::: Given data

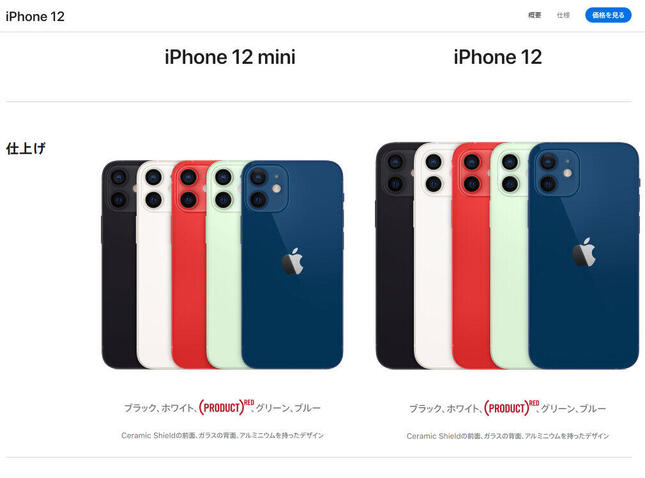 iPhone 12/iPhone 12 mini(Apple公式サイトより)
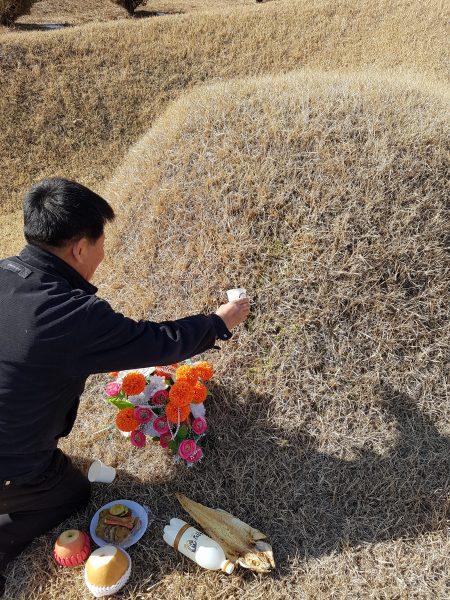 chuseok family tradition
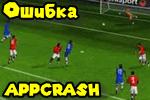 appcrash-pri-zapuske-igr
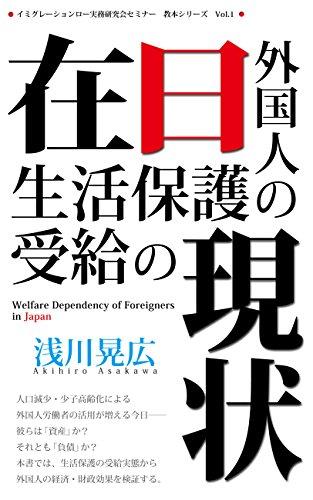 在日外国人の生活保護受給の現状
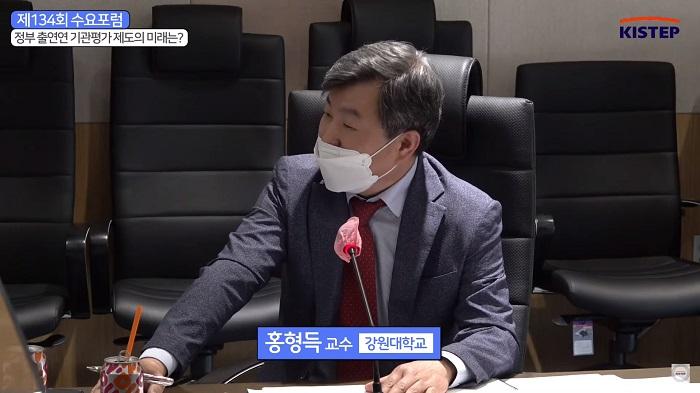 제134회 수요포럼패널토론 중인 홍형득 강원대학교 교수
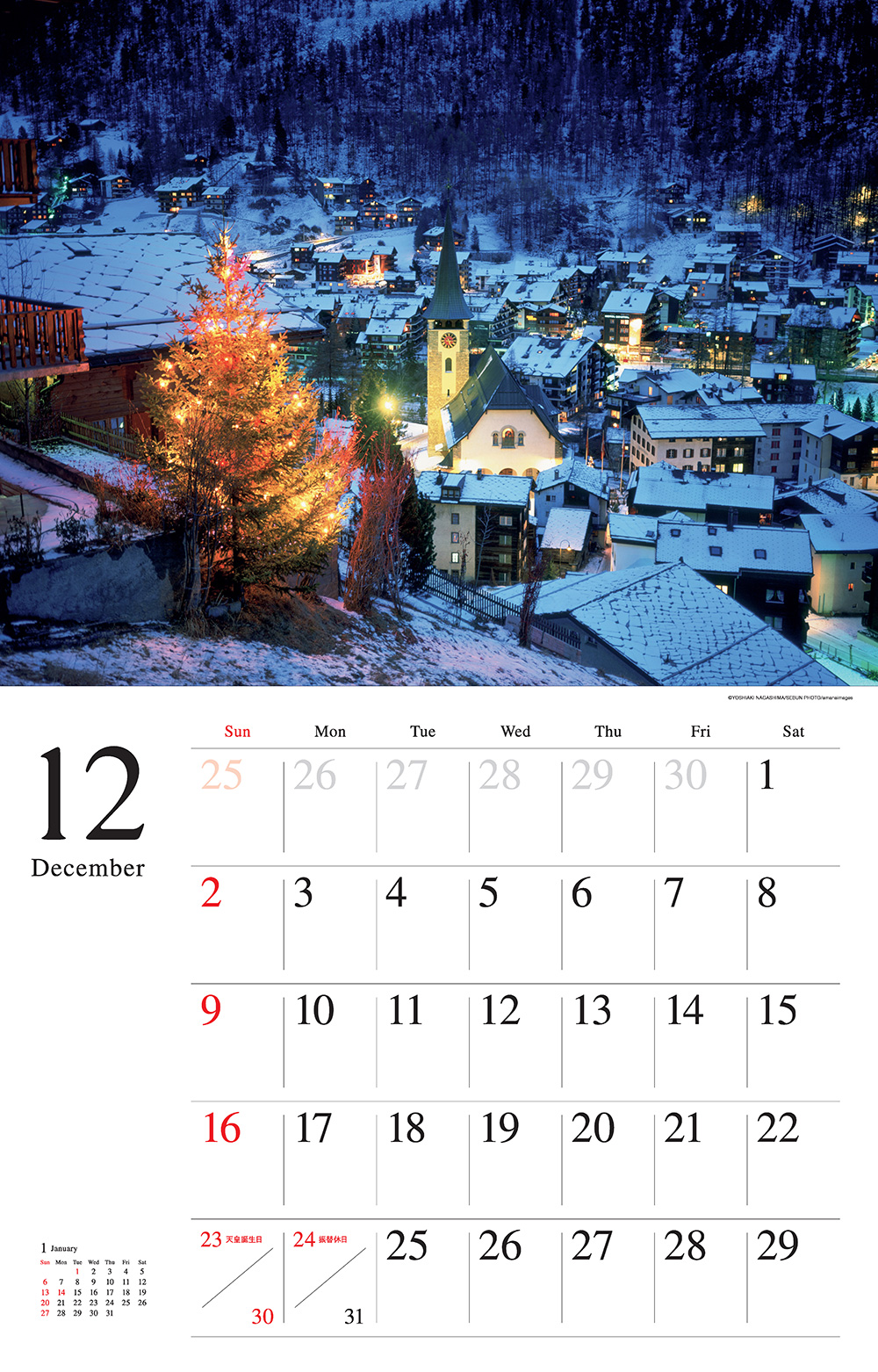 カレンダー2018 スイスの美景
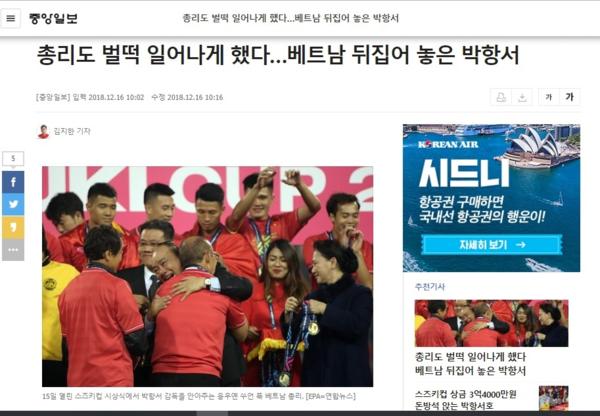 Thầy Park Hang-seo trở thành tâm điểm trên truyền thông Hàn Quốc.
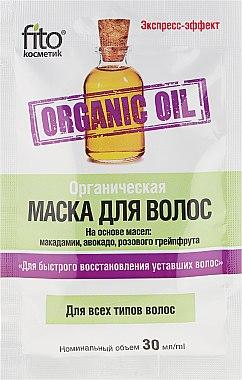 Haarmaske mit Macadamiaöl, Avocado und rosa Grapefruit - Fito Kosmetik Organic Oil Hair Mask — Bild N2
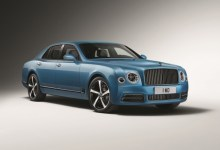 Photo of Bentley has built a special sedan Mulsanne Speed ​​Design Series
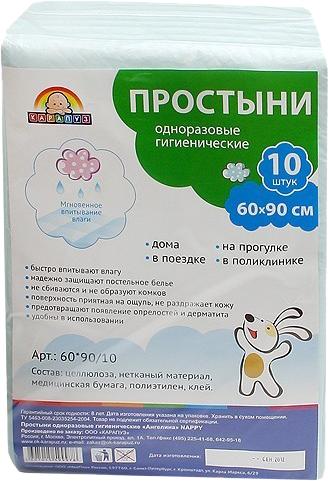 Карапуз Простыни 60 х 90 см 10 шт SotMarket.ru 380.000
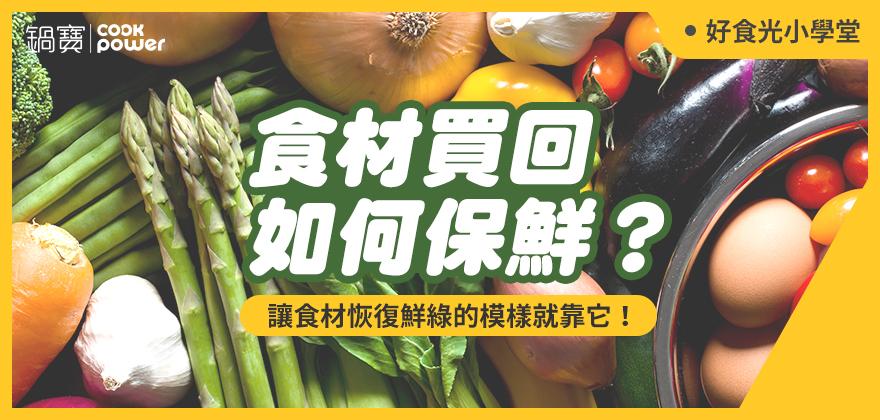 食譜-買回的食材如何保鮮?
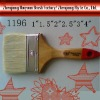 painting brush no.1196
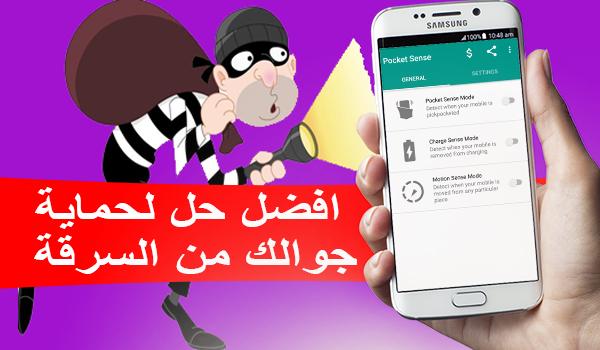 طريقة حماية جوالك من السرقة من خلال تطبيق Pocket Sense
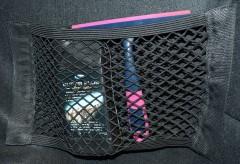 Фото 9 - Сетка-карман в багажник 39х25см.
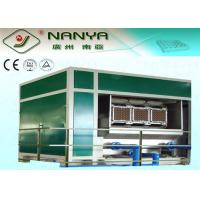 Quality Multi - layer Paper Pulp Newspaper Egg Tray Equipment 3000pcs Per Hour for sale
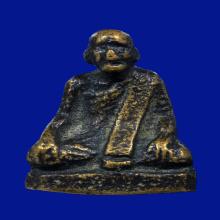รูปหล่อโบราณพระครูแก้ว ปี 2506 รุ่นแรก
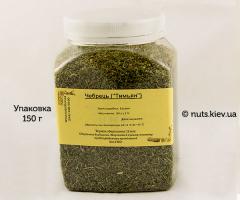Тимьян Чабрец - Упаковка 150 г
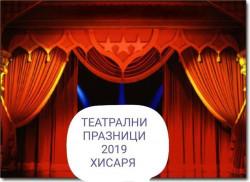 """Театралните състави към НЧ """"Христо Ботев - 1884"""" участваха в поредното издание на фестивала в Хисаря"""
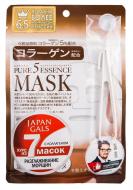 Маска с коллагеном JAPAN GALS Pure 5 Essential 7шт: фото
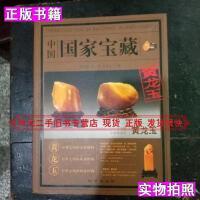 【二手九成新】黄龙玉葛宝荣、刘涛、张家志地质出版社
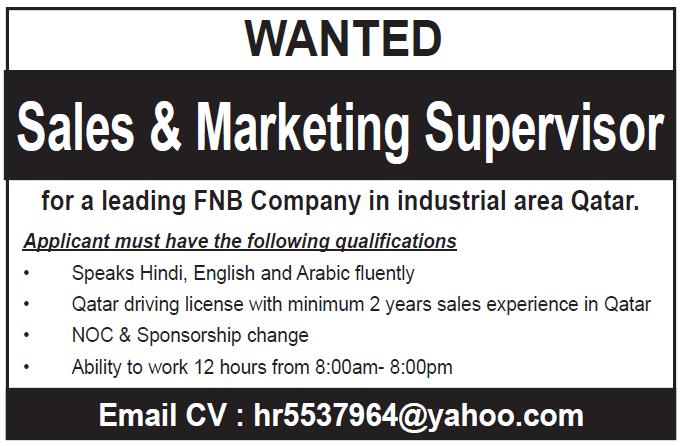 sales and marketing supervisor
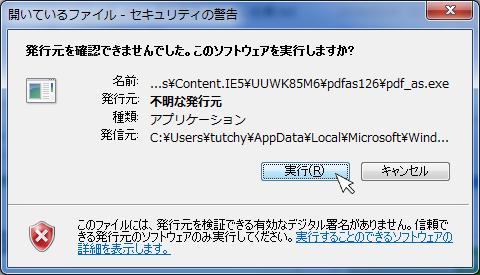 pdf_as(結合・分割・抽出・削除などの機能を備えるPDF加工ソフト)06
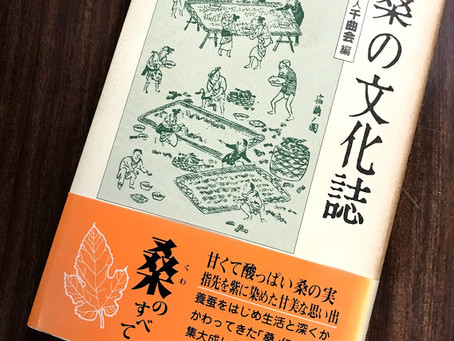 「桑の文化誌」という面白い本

::::::

**Exercise objective:** What the answer needs is every line from the one with "sales and marketing supervisor" through the last line of the data, reproduced word for word and with pictures omitted.

**Task answer:**
 sales and marketing supervisor
 pdf_as(結合・分割・抽出・削除などの機能を備えるPDF加工ソフト)06
 「桑の文化誌」という面白い本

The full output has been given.